■ 文本節選 ■
許結
被文學史家奉為集桐城派之大成的姚鼐,其人生的轉折點在四十四歲那年。這一年是清乾隆三十九年(1774),他于夏秋之際因“疾”辭去四庫館編纂官職,冬十二月取道新城、雄縣、阜成、平原,赴泰安知府朱孝純(字子潁)任所,在歲除日與子潁同上泰山,登日觀峰,翌年正月元日下山,寫下了膾炙人口的散文名篇《登泰山記》。對這篇文章人們耳熟能詳,卻不太注意姚鼐在寫此文前已創作了一篇七言古詩《歲除日與子潁登日觀觀日出作歌》,抒寫了登泰山時的情懷,其中內涵一種人生的大轉折與大覺悟。詩云:
泰山到海五百里,日觀東看直一指。萬峰海上碧沉沉,象伏龍蹲呼不起。
夜半云海浮巖空,雪山滅沒空云中。參旗正拂天門西,云漢卻跨滄海東。
海隅云光一線動,山如舞袖招長風。使君長髯真虬龍,我亦鶴骨撐青穹。
天風飄飄拂東向,拄杖探出扶桑紅。地底金輪幾及丈,海右天雞才一唱。
不知萬頃馮夷宮,并作紅光上天上。使君昔者大峨眉,堅冰磴滑乘如脂。
攀空極險才到頂,夜看日出嘗如斯。其下濛濛萬青嶺,中道江水而東之。
孤臣羈跡自嘆息,中原有路歸無時。此生忽忽俄在此,故人偕君良共喜。
天以昌君畫與詩,又使分符泰山址。男兒自負喬岳身,胸有大海光明暾。
即今同立岱宗頂,豈復猶如世上人。大地川原紛四下,中天日月環雙循。
山海微茫一卷石,云煙變滅千朝昏。馭氣終超萬物表,東岱西峨何復論?
全詩共40句,280字,凡五轉韻,而意隨韻轉,亦可分為五層次:
首四句為第一層次,詩人落筆破題,點明所游之地泰山及其“日觀”之峰,以“萬峰海上”狀其曠勢,以“象伏龍蹲”摹繪山形,寫出黎明前山色蒙昏與山氣渾淪之情狀。
次十句為第二層次,詩人以紀游的敘事之筆描述了與子潁由夜半到清晨登山的經歷見聞,其中以“海隅云光一線動”為轉折,逗引出登絕頂觀日出之壯麗景象。在這段描寫中,詩中最精彩的是兩重形象的交互:一是自然的形象,詩人以“山如舞袖”展示其山形蜿蜒;一是人物的形象,詩人分別以“長髯”如“虬龍”摹寫“使君”(子潁)、以“鶴骨”撐立于“青穹”之間自狀,這種仙風道骨的形容與氣質,喻示了一種超越人寰、遺棄俗累的精神。

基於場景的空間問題
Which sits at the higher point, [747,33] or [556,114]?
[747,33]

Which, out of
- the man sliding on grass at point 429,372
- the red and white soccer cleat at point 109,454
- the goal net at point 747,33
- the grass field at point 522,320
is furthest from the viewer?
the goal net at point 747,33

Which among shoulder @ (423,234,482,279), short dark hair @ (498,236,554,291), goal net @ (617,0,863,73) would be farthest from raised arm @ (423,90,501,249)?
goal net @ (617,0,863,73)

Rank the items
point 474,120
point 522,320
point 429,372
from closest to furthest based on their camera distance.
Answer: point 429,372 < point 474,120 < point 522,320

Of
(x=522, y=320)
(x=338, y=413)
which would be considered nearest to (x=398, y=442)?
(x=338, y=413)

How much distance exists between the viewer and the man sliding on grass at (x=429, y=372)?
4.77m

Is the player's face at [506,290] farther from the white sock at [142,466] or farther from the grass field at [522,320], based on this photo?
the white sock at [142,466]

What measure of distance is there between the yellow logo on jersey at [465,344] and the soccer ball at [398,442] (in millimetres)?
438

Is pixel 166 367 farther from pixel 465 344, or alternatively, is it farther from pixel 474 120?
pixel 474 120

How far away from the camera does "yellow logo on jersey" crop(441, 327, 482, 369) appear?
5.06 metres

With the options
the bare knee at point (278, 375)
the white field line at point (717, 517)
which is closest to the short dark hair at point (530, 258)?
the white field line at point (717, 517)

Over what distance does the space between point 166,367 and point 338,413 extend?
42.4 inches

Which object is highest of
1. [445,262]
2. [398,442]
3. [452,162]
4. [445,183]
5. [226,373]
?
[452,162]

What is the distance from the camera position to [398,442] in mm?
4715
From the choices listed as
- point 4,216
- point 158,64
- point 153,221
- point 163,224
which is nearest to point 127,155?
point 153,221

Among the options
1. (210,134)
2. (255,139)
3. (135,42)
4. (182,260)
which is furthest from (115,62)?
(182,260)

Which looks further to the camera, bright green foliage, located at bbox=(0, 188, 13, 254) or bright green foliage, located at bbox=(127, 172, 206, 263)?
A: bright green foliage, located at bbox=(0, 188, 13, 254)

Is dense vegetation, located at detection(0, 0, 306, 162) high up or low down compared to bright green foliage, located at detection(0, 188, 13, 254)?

■ 任務 ■
編輯姚鼐登泰山一文中從“攀空極險才到頂,夜看日出嘗如斯。其下濛濛萬青嶺,中道江水而東之。”開始、到“山海微茫一卷石,云煙變滅千朝昏。馭氣終超萬物表,東岱西峨何復論?”結束的部分,把其中的“岱宗”改為“泰嶽”後完整寫出。

■ 參考答案 ■
攀空極險才到頂,夜看日出嘗如斯。其下濛濛萬青嶺,中道江水而東之。
孤臣羈跡自嘆息,中原有路歸無時。此生忽忽俄在此,故人偕君良共喜。
天以昌君畫與詩,又使分符泰山址。男兒自負喬岳身,胸有大海光明暾。
即今同立泰嶽頂,豈復猶如世上人。大地川原紛四下,中天日月環雙循。
山海微茫一卷石,云煙變滅千朝昏。馭氣終超萬物表,東岱西峨何復論?